Run the following script:

teach_download

This will download and extract the archive files (experiment_games.tar.gz, all_games.tar.gz, images_and_states.tar.gz, edh_instances.tar.gz & tfd_instances.tar.gz) in the default directory (/tmp/teach-dataset).
Optional arguments:

  • -d/directory: The location to store the dataset into. Default=/tmp/teach-dataset.
  • -se/--skip-extract: If set, skip extracting archive files.
  • -sd/--skip-download: If set, skip downloading archive files.
  • -f/--file: Specify the file name to be retrieved from S3 bucket.

File changes (12/28/2022): We have modified EDH instances so that the state changes checked for to evaluate success are only those that contribute towards task success in the main task of the gameplay session the EDH instance is created from. We have removed EDH instances that had no state changes meeting these requirements. Additionally, two game files, and their corresponding EDH and TfD instances were deleted from the valid_unseen split due to issues in the game files. Version 3 of our paper on Arxiv, which will be public on Dec 30, 2022 contains the updated dataset size and experimental results.

Remote Server Setup

If running on a remote server without a display, the following setup will be needed to run episode replay, model inference of any model training that invokes the simulator (student forcing / RL).

Start an X-server

tmux
sudo python ./bin/startx.py

Exit the tmux session (CTRL+B, D). Any other commands should be run in the main terminal / different sessions.

Data Setup

Download Teach Data

Get Teach Data that is formatted for Alfred from Vardaan

For this setup the dataset directory is outside of this directory (i.e, ../teach-dataset)

For this setup the dataset directory is outside of this directory (i.e, ../hlsm_formatted_edh_format)

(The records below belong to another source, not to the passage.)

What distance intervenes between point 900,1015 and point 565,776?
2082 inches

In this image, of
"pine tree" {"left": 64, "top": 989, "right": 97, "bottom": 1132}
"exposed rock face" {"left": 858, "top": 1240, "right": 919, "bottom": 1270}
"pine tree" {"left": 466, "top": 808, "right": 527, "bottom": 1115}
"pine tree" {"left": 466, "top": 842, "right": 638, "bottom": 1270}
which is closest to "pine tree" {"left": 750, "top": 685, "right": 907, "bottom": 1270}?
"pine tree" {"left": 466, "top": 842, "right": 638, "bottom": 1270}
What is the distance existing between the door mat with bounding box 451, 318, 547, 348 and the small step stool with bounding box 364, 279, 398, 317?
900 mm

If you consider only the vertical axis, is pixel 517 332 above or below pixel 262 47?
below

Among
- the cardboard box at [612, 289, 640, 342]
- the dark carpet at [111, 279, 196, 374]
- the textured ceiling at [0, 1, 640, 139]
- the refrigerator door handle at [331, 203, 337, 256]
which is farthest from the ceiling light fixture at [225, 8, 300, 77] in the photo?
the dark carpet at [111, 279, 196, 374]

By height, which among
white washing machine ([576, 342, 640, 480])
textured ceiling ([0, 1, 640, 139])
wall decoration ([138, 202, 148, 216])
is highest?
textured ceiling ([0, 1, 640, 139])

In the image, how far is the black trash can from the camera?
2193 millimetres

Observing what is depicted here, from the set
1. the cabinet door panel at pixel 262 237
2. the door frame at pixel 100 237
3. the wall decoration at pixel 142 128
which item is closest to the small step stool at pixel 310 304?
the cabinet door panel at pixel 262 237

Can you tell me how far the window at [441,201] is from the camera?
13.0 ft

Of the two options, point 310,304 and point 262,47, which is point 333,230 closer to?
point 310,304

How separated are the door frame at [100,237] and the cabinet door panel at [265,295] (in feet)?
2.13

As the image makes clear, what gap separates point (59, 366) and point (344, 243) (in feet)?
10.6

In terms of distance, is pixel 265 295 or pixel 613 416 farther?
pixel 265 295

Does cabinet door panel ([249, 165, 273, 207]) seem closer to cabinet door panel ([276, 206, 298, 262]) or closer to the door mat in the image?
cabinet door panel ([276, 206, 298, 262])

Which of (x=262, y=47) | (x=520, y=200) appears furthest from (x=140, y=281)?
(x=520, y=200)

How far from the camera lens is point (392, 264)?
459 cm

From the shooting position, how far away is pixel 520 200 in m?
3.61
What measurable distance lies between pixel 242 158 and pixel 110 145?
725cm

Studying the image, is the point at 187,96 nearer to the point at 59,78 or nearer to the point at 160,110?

For later: reduce the dataset redundancy between ../teach-dataset and ../hlsm_formatted_edh_format

Running without docker

Inference

source init.sh

source env_setup.sh

source venv/teach-hlsm/bin/activate

bash hlsm_teach_without_docker.sh

The evaluation metrics will be in $HOST_OUTPUT_DIR/$SUBMISSION_PK/metrics_file. Images for each episode will be in $HOST_IMAGES_DIR/$SUBMISSION_PK.